# [Document excerpt]
June 04, 2019
On 6/3/2019 3:45 PM, Andrei Alexandrescu wrote:
> (2) is quite specious and really needs some evidence. Is cruft in memcpy really an issue? I looked memcpy() implementations a while ago but didn't save bookmarks. Did a google search just now and found https://github.com/gcc-mirror/gcc/blob/master/libgcc/memcpy.c, which is very far from cruft-ridden. I do remember elaborate implementations of memcpy but so are (somewhat ironically) the 512 lines of the proposed implementation. I found one here:
> 
> https://git.kernel.org/pub/scm/linux/kernel/git/torvalds/linux.git/tree/arch/x86/lib/memcpy_64.S?id=HEAD

And here:

https://github.com/DigitalMars/dmc/blob/master/src/CORE32/MEMCPY.ASM
June 05, 2019
On Tuesday, 4 June 2019 at 22:18:20 UTC, Walter Bright wrote:
>
> And here:
>
> https://github.com/DigitalMars/dmc/blob/master/src/CORE32/MEMCPY.ASM

Please, consider again that this is not the version with which we're trying to compete with. Mike posted this link: https://sourceware.org/git/?p=glibc.git;a=tree;f=sysdeps/x86_64/multiarch;h=14ec2285c0f82b570bf872c5b9ff0a7f25724dfd;hb=HEAD

This looks like the one that is called. Consider also the other link Mike posted:
https://github.com/DPDK/dpdk/blob/master/lib/librte_eal/common/include/arch/x86/rte_memcpy.h

Although I did not have time to benchmark, my guess is that this, which is one from Intel, is not at all enough against libc.

# [Tasks to complete]
1. In the memcpy thread, update the part that opens with the words containing "This looks like" and closes with "enough against libc.", putting "profile" in place of "benchmark".
2. Write what comes next in the memcpy forum thread, picking up after its final sentence.
The listing comes from a different source than the memcpy thread.

# [Given entries]
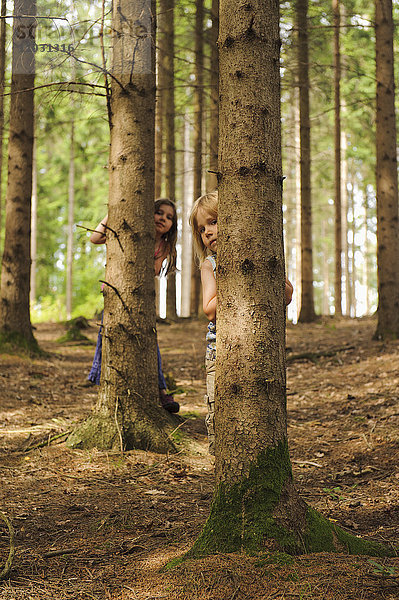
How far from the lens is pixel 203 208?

...

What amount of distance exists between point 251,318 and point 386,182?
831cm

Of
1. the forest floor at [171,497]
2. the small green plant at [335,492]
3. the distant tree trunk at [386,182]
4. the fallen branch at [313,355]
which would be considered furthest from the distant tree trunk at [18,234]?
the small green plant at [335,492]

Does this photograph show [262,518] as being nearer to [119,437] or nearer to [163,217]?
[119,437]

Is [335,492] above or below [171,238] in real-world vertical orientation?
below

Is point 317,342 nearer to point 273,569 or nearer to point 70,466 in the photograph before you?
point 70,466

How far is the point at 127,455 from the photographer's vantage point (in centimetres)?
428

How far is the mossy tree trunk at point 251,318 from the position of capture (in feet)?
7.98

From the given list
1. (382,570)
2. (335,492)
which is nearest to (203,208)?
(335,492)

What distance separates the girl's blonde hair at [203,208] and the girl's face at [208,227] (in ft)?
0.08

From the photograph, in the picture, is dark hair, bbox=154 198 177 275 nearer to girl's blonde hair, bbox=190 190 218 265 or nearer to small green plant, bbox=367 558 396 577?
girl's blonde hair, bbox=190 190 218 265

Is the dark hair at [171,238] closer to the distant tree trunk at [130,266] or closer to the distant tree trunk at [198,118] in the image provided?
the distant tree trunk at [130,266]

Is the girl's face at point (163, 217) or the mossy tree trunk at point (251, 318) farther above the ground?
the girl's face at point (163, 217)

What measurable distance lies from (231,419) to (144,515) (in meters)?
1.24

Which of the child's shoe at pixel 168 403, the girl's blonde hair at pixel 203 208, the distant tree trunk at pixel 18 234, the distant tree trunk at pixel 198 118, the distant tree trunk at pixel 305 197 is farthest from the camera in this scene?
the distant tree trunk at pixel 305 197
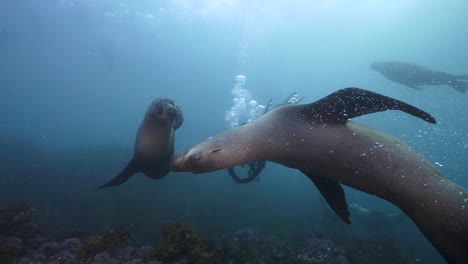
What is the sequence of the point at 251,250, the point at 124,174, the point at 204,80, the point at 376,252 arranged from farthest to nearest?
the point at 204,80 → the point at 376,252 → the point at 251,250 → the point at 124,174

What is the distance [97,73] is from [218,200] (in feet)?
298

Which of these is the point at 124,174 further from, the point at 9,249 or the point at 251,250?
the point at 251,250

==

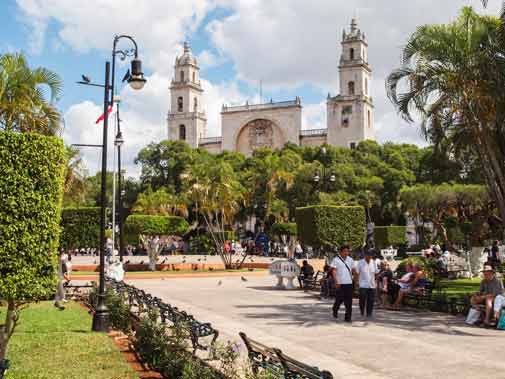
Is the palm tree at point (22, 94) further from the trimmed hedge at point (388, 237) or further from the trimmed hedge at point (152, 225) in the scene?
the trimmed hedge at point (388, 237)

# [Exercise answers]
1.
This looks like the one that is called. Consider also the other link Mike posted:
https://github.com/DPDK/dpdk/blob/master/lib/librte_eal/common/include/arch/x86/rte_memcpy.h

Although I did not have time to profile, my guess is that this, which is one from Intel, is not at all enough against libc.

2.
June 05, 2019
On Wednesday, 5 June 2019 at 00:22:08 UTC, Stefanos Baziotis wrote:

> This looks like the one that is called. Consider also the other link Mike posted:
> https://github.com/DPDK/dpdk/blob/master/lib/librte_eal/common/include/arch/x86/rte_memcpy.h
>
> Although I did not have time to benchmark, my guess is that this, which is one from Intel, is not at all enough against libc.

I benchmarked the older rte_memcpy here (https://github.com/DPDK/dpdk/blob/60a3df650d523bd2e4bb4f77f9278f25f7f1a65c/lib/librte_eal/common/include/arch/x86/rte_memcpy.h) on a Linux virtual machine and rte_mempcy was quite a bit faster than libc.  It's worth a deeper look.

Mike
June 05, 2019
On Wednesday, 5 June 2019 at 01:14:26 UTC, Mike Franklin wrote:
> On Wednesday, 5 June 2019 at 00:22:08 UTC, Stefanos Baziotis
>
> I benchmarked the older rte_memcpy here (https://github.com/DPDK/dpdk/blob/60a3df650d523bd2e4bb4f77f9278f25f7f1a65c/lib/librte_eal/common/include/arch/x86/rte_memcpy.h) on a Linux virtual machine and rte_mempcy was quite a bit faster than libc.  It's worth a deeper look.
>
> Mike

Our Dmemcpy is faster than libc on a Linux virtual machine too. :p

But yes, again, take what I said with a grain of salt, it's just an assumption. Indeed it deserves greater analysis.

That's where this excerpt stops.